Triangle.AI is developing a platform to revolutionize how patients find and engage with clinical trials.
“Spartan’s founder, Chan, is one of the best engineers I’ve ever worked with—I used to joke that I wanted to figure out how to clone him. With Spartan, it feels like he’s done exactly that. Their hiring bar is incredibly high, and the developers I’ve worked with are all at the same high level, consistently delivering outstanding work with impressive speed.”
- Justin Balthrop Co-founder & CTO of Triangle, Co-founder of Bird @ Triangle, Bird
Overview
Triangle is a Pasadena-based startup transforming how patients and providers discover clinical trials. The company is building an AI-powered search and matching engine that dramatically outperforms clunky government databases like ClinicalTrials.gov.
The product leverages LLMs to parse trial data, simplify eligibility criteria, and connect patients to the right studies in seconds instead of weeks. Triangle’s mission is to remove the friction from trial discovery and accelerate patient enrollment globally.
By mid-2024, Triangle was racing to ship a working MVP to demo for investors, partners, and major medical orgs. That’s where Spartan came in.
Spartan’s Solution
Spartan deployed a squad of 2 AI engineers + 1 fullstack engineer, operating as an embedded product team alongside Triangle’s founding team.
Execution highlights
- Built a zero-shot eligibility matching engine using LLMs → patients can match to trials without pre-labeled data
- Developed an AI-powered search interface + chat interface that drastically outperforms ClinicalTrials.gov
- Implemented an operational dashboard so Triangle could track how well the AI was performing end-to-end
- Designed and deployed an Airflow-style data pipeline powered by LLMs → transformed raw trial data into a structured database for fast querying and analysis
- Created a page generation pipeline that combines scraped clinical trial data, PubMed insights, and LLM-generated summaries into user-friendly trial pages
- Authored technical RFCs to scale the matching algorithm and guide future system improvements
- Supported privacy-first features like anonymous patient profiles and multilingual support
The team shipped iteratively with daily standups, async Slack communication, task tracking in Notion, and continuous deployment through GitHub.
Before vs After Spartan
| Area | Before Spartan | After Spartan |
|---|---|---|
| AI Eligibility Matching | Manual, error-prone, non-existent | 87.3% accuracy → near expert-level matching |
| Search UX | Government-grade → confusing + unusable | AI-powered search + chat UX → intuitive + fast |
| System Observability | No visibility into model or system quality | Full dashboards + feedback loops on model accuracy |
| Trial Discovery | Text-heavy pages, hard to parse | Automated trial pages with LLM summaries + metadata |
| Screening Speed | Manual, slow | 42.6% reduction in trial screening time |
| Data Pipelines | Scraped JSON → brittle | Clean database with structured, enriched trial data |
| Dev Velocity | Blocked, internal interns only | MVP shipped in under 12 weeks with Spartan team |
The Outcome
Triangle moved from concept to live demo in record time.

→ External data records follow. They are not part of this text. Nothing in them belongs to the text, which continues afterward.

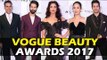 Vogue Beauty Awards 2017 | Aishwarya, Akshay Kumar, Varun Dhawan, Shahid Kapoor, Disha Patani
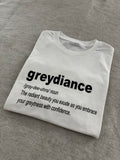 Greydiance t-shirt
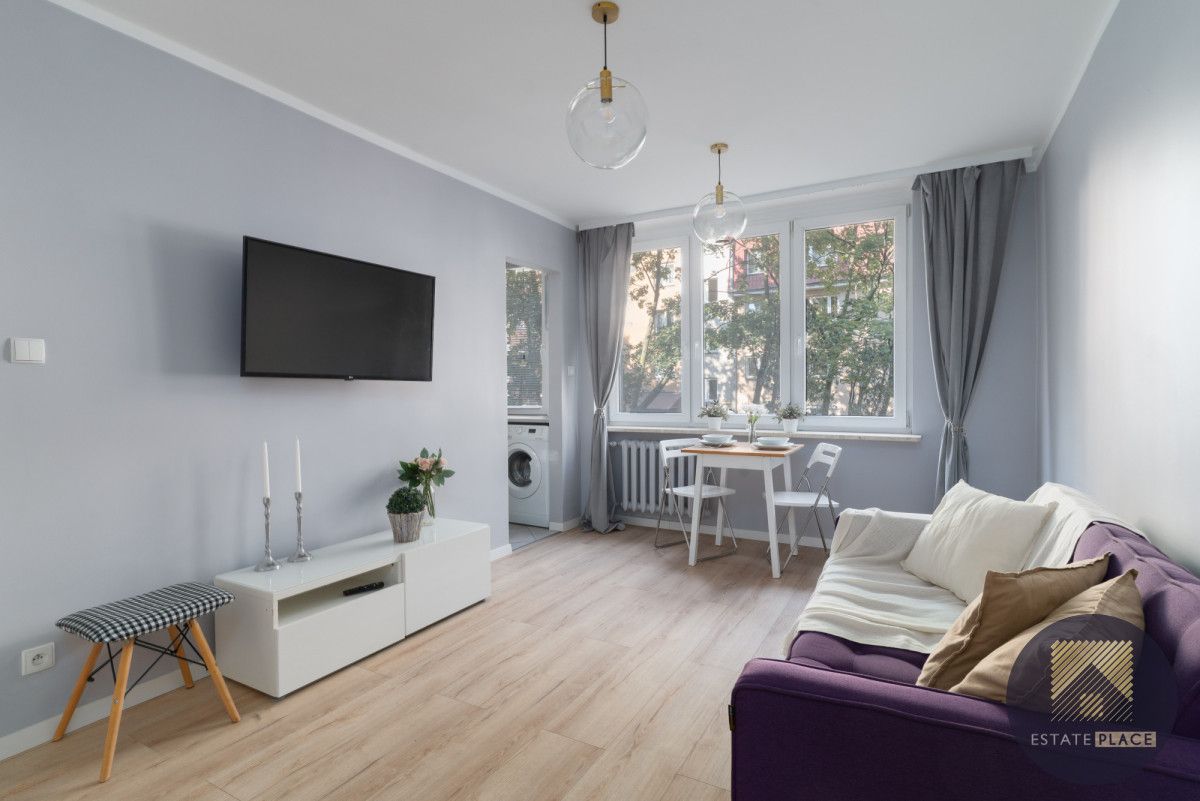 Mieszkanie 1-pokojowe Warszawa Targówek, ul. Suwalska. Zdjęcie 2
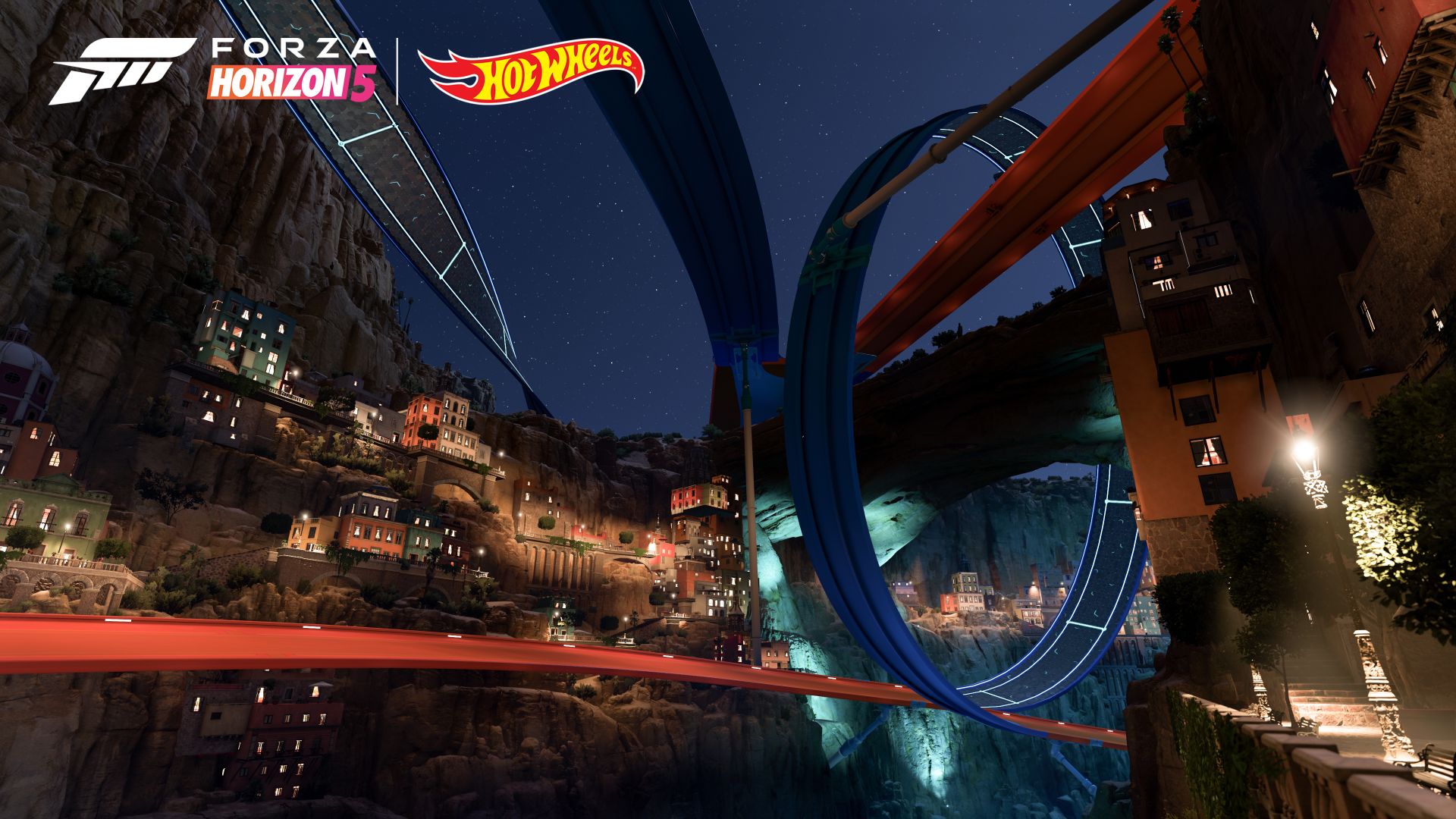 Forza Horizon 5 - Zrzut z ekranu Hot Wheels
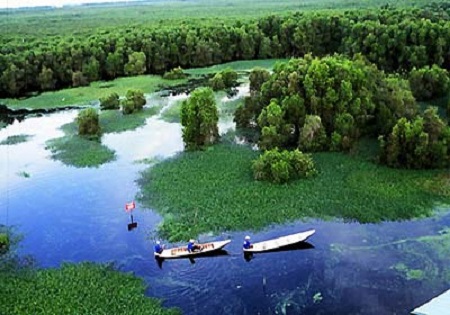 Các vườn quốc gia ở Việt Nam là vườn di sản ASEAN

- 400,000+ clinical trials searchable → global coverage across trial databases
- 87.3% matching accuracy → validated against expert benchmarks
- 42.6% faster screening → reduced patient-to-trial matching time drastically
- Multi-language support + privacy-first features unlocked broader markets
- Demoed the product to key partners like Cancer Commons, leading investors, and billionaire donors in healthcare
The MVP positioned Triangle to kick off fundraising conversations and secure partnerships with leading clinical orgs.
Why Spartan?
Triangle didn’t just need engineers. They needed a build-partner who understood AI, product, and scale, someone who could help them think through the entire system while shipping fast.
Spartan delivered because we:
- Operate like co-founders, not contractors → RFCs, product input, system design
- Move at startup velocity → MVP in 12 weeks, not 6 months
- Bring real AI expertise → not just GPT wrappers, but production-grade AI infra
- Pair engineering craftsmanship with pragmatic delivery → built for now, but scalable for what’s next
- Cost 50–60% less than SF or NY hiring → with better output
This is why Spartan clients keep coming back.
What’s Next
- Scaling the AI matching engine to support rare disease trials and global datasets
- Adding patient outcome tracking to improve model recommendations over time
- Partner integrations with clinical orgs, hospitals, and research foundations
- Moving from MVP to full GA release with expanded team
Triangle’s partnership with Spartan set the foundation for transforming how the world accesses clinical research.